-- Input records start --

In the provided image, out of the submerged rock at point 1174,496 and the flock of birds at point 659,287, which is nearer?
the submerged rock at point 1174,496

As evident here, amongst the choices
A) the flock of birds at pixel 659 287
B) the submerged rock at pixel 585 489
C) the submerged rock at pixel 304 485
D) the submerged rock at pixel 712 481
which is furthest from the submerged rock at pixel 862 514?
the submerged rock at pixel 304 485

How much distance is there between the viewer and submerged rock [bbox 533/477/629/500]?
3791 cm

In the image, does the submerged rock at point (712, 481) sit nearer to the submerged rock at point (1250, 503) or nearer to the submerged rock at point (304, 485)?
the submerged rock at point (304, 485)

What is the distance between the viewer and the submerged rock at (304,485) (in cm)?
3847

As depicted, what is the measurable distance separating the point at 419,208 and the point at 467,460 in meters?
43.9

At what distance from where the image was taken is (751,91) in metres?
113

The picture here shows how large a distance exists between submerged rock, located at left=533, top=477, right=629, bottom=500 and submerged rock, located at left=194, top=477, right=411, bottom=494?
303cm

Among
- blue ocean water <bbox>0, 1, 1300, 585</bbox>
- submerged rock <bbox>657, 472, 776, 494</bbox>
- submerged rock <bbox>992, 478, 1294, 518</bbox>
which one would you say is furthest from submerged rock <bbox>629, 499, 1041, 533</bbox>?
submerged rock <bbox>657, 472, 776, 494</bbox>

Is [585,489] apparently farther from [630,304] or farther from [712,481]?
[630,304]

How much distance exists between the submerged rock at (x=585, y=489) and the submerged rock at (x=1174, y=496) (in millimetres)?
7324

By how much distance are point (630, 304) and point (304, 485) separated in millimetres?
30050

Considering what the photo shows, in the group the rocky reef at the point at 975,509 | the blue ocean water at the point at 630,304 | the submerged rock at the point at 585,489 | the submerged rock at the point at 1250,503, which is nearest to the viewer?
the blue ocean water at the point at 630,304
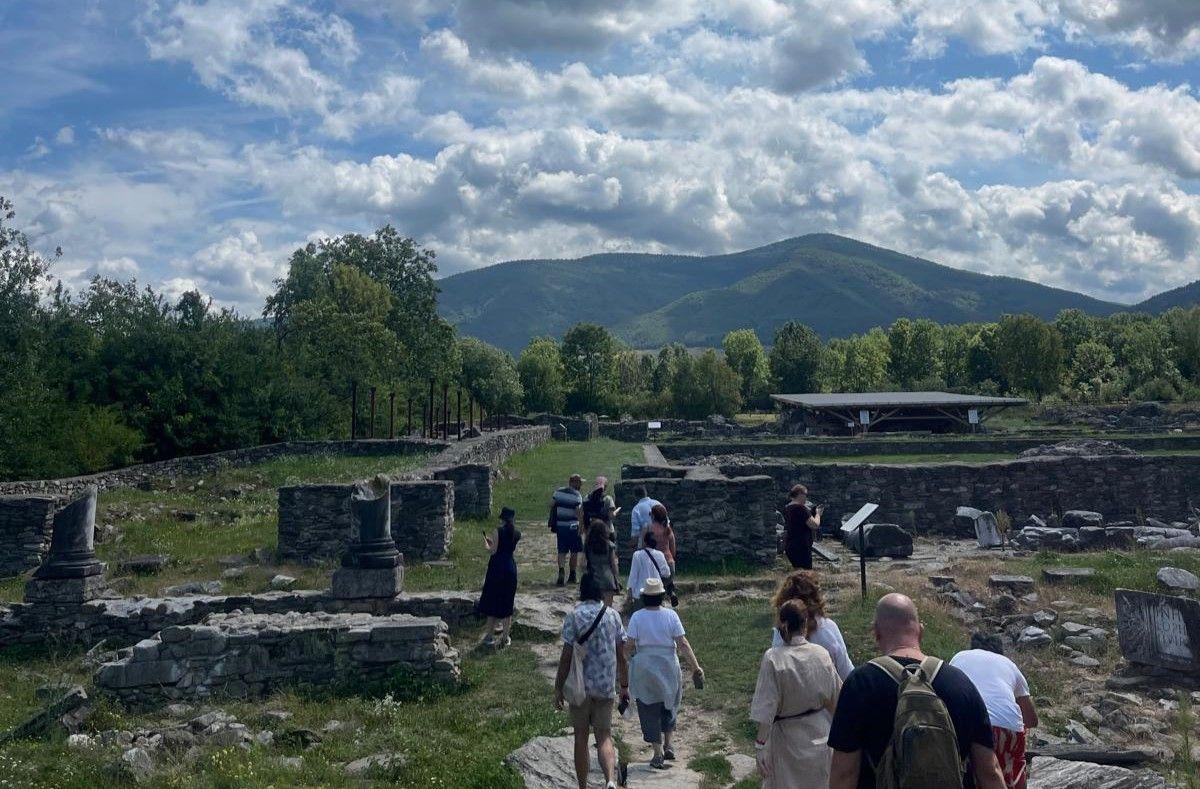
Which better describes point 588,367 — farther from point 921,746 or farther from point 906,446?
point 921,746

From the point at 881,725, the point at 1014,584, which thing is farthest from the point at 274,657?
the point at 1014,584

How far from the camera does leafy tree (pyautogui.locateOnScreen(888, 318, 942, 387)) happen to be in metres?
91.9

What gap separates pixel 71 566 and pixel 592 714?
8763mm

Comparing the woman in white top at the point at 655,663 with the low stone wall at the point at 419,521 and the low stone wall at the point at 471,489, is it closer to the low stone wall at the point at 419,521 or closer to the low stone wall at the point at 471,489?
the low stone wall at the point at 419,521

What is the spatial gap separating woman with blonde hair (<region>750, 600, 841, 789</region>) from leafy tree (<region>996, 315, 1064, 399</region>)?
8382 centimetres

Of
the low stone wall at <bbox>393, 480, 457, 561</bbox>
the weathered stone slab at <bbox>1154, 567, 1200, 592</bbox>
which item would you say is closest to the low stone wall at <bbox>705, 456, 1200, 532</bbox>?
the weathered stone slab at <bbox>1154, 567, 1200, 592</bbox>

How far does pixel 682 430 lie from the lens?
58.1m

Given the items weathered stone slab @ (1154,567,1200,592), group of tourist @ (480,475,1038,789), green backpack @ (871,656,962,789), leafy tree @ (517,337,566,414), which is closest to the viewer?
green backpack @ (871,656,962,789)

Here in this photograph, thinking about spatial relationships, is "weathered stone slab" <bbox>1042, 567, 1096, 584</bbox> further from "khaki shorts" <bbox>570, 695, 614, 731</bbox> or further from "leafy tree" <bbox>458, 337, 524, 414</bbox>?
"leafy tree" <bbox>458, 337, 524, 414</bbox>

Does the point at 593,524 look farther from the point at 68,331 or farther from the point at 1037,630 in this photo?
the point at 68,331

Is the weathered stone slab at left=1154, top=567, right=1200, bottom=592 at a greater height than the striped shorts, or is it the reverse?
the striped shorts

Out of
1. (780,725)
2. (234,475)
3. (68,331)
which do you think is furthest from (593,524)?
(68,331)

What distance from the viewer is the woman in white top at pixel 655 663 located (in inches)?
285

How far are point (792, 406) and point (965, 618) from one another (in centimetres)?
4512
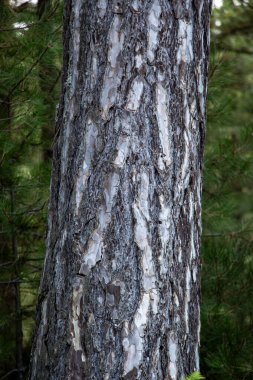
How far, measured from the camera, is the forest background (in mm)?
3135

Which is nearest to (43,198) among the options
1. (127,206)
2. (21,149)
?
(21,149)

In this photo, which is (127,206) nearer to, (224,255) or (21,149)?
(224,255)

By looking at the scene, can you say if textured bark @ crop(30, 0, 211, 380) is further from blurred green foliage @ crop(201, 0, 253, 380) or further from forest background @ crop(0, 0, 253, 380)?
blurred green foliage @ crop(201, 0, 253, 380)

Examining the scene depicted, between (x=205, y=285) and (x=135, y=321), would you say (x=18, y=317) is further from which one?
(x=135, y=321)

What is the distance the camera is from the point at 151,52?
186 cm

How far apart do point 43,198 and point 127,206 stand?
5.71 ft

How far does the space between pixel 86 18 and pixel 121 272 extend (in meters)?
0.93

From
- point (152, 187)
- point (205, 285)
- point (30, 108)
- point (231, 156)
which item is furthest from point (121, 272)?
point (231, 156)

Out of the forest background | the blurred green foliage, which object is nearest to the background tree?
the forest background

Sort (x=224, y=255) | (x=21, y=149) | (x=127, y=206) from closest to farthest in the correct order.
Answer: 1. (x=127, y=206)
2. (x=224, y=255)
3. (x=21, y=149)

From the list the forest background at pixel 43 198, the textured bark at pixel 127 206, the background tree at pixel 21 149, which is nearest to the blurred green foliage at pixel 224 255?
the forest background at pixel 43 198

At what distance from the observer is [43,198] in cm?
347

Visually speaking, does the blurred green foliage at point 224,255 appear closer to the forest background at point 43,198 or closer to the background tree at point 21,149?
the forest background at point 43,198

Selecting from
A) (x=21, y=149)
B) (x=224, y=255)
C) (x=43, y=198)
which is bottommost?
(x=224, y=255)
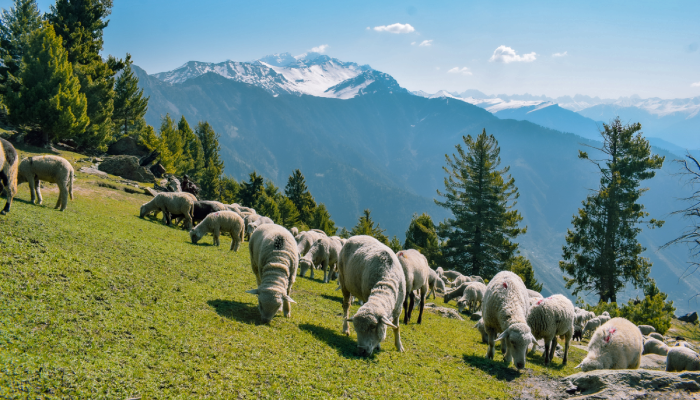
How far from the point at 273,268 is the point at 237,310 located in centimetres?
176

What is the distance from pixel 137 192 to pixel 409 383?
3424 centimetres

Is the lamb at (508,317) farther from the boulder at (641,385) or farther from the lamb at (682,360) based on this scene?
the lamb at (682,360)

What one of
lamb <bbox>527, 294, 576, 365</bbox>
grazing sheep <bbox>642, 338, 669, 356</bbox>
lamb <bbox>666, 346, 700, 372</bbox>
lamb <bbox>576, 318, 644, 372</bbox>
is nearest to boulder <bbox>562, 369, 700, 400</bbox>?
lamb <bbox>576, 318, 644, 372</bbox>

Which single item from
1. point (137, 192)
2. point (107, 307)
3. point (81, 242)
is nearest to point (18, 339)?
point (107, 307)

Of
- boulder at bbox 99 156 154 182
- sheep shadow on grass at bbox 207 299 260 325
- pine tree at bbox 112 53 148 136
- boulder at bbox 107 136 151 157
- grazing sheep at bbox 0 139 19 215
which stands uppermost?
pine tree at bbox 112 53 148 136

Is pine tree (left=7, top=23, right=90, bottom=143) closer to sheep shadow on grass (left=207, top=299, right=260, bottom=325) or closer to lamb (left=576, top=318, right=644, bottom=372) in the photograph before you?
sheep shadow on grass (left=207, top=299, right=260, bottom=325)

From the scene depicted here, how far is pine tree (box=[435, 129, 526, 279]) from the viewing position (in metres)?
48.5

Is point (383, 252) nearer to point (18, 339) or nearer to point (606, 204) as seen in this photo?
point (18, 339)

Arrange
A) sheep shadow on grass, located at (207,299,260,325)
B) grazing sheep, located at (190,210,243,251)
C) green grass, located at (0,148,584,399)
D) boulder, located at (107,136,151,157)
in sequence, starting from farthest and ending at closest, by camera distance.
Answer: boulder, located at (107,136,151,157), grazing sheep, located at (190,210,243,251), sheep shadow on grass, located at (207,299,260,325), green grass, located at (0,148,584,399)

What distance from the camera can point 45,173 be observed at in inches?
738

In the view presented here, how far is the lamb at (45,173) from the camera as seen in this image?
1841 centimetres

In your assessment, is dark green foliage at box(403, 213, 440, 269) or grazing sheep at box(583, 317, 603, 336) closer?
grazing sheep at box(583, 317, 603, 336)

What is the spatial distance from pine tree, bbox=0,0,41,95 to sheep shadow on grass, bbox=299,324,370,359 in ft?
156

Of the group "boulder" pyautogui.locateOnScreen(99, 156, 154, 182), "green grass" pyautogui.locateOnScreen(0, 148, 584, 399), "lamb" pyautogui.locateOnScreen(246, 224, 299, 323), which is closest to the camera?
"green grass" pyautogui.locateOnScreen(0, 148, 584, 399)
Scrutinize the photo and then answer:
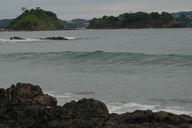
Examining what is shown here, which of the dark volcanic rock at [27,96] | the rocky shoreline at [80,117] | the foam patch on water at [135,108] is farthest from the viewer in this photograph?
the foam patch on water at [135,108]

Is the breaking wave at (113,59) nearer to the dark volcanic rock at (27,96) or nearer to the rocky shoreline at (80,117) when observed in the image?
the dark volcanic rock at (27,96)

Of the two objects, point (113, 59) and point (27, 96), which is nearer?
point (27, 96)

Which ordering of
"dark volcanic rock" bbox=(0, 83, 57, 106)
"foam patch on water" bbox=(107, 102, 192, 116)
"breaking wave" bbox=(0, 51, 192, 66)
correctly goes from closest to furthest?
"dark volcanic rock" bbox=(0, 83, 57, 106)
"foam patch on water" bbox=(107, 102, 192, 116)
"breaking wave" bbox=(0, 51, 192, 66)

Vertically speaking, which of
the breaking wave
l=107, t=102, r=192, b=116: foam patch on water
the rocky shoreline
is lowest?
the breaking wave

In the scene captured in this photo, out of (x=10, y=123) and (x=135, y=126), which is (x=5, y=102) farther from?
(x=135, y=126)

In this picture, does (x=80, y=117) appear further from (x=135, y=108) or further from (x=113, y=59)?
(x=113, y=59)

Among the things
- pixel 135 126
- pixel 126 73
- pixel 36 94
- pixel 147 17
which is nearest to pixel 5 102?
pixel 36 94

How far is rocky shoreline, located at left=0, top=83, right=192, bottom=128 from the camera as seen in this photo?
9516mm

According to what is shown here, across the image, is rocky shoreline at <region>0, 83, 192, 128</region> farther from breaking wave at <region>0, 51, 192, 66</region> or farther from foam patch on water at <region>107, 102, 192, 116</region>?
breaking wave at <region>0, 51, 192, 66</region>

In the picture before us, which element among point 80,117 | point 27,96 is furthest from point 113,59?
point 80,117

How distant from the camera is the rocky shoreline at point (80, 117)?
952 cm

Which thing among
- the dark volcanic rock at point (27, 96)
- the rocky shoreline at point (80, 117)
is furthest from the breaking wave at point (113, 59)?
the rocky shoreline at point (80, 117)

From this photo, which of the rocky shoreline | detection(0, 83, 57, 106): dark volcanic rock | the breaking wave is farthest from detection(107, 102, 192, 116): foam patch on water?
the breaking wave

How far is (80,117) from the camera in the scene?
34.9ft
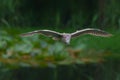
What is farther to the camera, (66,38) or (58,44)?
(58,44)

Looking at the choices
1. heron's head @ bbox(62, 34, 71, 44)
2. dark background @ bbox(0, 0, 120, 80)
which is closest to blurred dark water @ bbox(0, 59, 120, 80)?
dark background @ bbox(0, 0, 120, 80)

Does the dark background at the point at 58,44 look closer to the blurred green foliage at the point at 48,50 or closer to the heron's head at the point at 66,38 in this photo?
the blurred green foliage at the point at 48,50

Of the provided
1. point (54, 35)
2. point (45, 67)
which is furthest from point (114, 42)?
point (54, 35)

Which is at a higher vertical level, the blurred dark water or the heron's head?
the heron's head

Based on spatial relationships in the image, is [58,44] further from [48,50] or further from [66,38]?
[66,38]

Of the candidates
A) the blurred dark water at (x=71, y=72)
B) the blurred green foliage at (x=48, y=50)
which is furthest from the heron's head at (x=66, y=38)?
the blurred green foliage at (x=48, y=50)

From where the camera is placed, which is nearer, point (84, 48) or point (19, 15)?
point (84, 48)

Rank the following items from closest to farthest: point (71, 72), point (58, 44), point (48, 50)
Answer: point (71, 72), point (48, 50), point (58, 44)

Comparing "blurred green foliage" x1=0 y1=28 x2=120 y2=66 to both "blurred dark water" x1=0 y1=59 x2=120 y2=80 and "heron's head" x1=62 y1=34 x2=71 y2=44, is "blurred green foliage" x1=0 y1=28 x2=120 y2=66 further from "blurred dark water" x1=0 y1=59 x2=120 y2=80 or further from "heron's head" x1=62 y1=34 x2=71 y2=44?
"heron's head" x1=62 y1=34 x2=71 y2=44

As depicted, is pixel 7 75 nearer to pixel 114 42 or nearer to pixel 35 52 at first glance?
pixel 35 52

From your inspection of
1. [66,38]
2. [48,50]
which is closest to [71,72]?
[48,50]

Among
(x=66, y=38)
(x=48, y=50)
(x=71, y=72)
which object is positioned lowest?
(x=71, y=72)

-- Input records end --

**Exercise instructions:** Print from the line containing "As depicted, is" to the last line above, exactly as written.

**Written reply:**
As depicted, is pixel 7 75 nearer to pixel 114 42 or nearer to pixel 35 52 at first glance?
pixel 35 52

From your inspection of
1. [66,38]
2. [48,50]
which is closest to [71,72]?
[48,50]

Among
(x=66, y=38)
(x=48, y=50)
(x=71, y=72)
which object is positioned lowest?
(x=71, y=72)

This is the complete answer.